In early 2007, mobile phone users were introduced to the limited service of texting food orders. Mobo Systems Inc., however, is aiming to permanently simplify – and standardize -the way busy people everywhere pre-purchase their fast food or hot cup of coffee.
Gomobo.com enables customers to order food on the go by sending a one-digit text message to participating restaurants. The service directly integrates with restaurants’ point-of-sale systems and users’ credit cards. In other words, if I want to order a deli sub with lettuce, tomato, and strawberries (I know, I’m weird), I will select the deli sub from a numerical list of sandwiches or food items and manually select what I want on my sub from a corresponding list of available ingredients.
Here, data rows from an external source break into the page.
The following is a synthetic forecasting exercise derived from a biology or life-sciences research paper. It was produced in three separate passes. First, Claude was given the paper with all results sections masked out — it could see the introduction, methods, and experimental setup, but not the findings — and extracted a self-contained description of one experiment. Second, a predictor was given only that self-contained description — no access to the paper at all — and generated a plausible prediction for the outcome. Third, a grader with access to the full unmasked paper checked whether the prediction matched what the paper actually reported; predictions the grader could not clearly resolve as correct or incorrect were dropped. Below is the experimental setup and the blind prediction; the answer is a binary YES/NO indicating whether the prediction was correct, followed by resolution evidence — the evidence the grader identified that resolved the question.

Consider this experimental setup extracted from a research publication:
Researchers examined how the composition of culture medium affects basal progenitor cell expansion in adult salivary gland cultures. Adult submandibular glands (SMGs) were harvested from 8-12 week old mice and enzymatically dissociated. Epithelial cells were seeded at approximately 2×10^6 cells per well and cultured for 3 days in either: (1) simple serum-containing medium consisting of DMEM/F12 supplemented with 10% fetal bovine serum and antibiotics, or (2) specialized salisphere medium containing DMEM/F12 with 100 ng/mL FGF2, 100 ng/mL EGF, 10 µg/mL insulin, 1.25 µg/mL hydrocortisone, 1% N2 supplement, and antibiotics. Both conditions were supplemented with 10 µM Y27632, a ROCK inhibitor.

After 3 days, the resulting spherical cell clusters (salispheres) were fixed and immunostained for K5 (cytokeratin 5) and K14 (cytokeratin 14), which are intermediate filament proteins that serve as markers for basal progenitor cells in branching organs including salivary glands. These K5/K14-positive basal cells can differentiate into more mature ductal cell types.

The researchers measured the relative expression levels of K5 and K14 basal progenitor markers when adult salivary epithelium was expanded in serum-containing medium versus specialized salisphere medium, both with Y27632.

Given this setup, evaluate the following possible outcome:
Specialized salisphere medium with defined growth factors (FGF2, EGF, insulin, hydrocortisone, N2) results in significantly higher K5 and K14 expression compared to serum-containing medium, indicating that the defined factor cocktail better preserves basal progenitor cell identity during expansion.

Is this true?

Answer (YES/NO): NO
To use Mobo, customers can sign up online and register their mobile number and credit card information. Customers then make a list of their food preferences at restaurants they frequent, with each assigned a one or two-digit number.
When Mobo receives an order, it instantly reroutes it to the corresponding restaurant and bills the customer’s credit card. Users can also order on Mobo’s Web site, getting a confirmation on their mobile phones. Restaurants pay GoMobo.com 10% of the sale price. What does that mean for customers? We don’t have to pay extra for the service.
As of today, only a select handful of fast food establishments use text messaging as a means for receiving orders. New mobile companies like Mobo, however, are in talks with hundreds of establishments throughout North America and the UK to begin providing service in 2008.
This service seems poised to widen more rapidly than even those of us who want our junk food faster.